Problem to work on
From the entries, filter out every line that lacks "investigated" and copy the rest.

Dataset content

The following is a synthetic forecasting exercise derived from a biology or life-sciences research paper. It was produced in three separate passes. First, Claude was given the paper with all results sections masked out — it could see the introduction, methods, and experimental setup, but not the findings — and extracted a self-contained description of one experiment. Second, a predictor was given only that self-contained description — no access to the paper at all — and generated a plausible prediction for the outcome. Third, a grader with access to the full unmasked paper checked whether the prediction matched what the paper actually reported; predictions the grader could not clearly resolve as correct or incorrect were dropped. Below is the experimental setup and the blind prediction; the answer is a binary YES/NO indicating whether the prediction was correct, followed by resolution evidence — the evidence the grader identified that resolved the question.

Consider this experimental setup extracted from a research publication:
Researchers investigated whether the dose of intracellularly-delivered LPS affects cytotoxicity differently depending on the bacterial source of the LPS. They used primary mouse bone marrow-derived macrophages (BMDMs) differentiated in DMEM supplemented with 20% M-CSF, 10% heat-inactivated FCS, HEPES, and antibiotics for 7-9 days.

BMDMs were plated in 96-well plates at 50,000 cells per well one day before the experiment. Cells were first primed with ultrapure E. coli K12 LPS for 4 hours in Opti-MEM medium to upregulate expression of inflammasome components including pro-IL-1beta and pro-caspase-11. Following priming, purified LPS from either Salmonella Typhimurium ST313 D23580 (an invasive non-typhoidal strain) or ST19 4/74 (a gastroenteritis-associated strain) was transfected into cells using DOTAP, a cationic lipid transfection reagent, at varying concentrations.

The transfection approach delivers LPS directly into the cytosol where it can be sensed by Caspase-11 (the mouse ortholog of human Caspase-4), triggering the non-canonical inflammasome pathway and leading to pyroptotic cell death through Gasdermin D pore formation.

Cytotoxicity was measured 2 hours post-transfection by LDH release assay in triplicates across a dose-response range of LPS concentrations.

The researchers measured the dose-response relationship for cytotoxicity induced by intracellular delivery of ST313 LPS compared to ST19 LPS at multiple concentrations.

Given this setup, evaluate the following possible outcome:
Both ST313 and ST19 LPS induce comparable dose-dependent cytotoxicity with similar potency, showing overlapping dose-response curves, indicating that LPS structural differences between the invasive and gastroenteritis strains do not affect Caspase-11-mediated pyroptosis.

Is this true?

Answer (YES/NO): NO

==

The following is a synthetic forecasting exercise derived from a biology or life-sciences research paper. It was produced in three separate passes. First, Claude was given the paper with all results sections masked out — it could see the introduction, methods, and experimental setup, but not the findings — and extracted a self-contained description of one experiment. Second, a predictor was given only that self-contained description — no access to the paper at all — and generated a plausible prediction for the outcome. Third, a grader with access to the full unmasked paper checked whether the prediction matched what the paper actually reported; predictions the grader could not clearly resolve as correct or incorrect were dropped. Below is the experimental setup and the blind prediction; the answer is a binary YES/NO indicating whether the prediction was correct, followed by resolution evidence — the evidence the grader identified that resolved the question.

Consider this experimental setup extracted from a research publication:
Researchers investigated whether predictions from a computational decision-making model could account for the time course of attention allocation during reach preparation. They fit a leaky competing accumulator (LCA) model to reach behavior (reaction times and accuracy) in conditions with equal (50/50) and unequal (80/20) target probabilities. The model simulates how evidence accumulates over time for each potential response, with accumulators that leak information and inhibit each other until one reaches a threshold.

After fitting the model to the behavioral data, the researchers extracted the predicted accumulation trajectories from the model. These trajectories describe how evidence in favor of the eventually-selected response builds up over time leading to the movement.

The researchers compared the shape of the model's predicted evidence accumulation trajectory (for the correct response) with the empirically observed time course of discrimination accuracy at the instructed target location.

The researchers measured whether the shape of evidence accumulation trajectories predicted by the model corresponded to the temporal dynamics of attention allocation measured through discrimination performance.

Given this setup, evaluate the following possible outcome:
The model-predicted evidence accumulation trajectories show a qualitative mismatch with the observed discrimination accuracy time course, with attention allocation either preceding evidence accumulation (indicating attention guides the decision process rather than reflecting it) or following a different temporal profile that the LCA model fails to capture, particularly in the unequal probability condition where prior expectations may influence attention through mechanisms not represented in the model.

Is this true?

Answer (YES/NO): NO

Completed exercise
Researchers investigated whether the dose of intracellularly-delivered LPS affects cytotoxicity differently depending on the bacterial source of the LPS. They used primary mouse bone marrow-derived macrophages (BMDMs) differentiated in DMEM supplemented with 20% M-CSF, 10% heat-inactivated FCS, HEPES, and antibiotics for 7-9 days.
Researchers investigated whether predictions from a computational decision-making model could account for the time course of attention allocation during reach preparation. They fit a leaky competing accumulator (LCA) model to reach behavior (reaction times and accuracy) in conditions with equal (50/50) and unequal (80/20) target probabilities. The model simulates how evidence accumulates over time for each potential response, with accumulators that leak information and inhibit each other until one reaches a threshold.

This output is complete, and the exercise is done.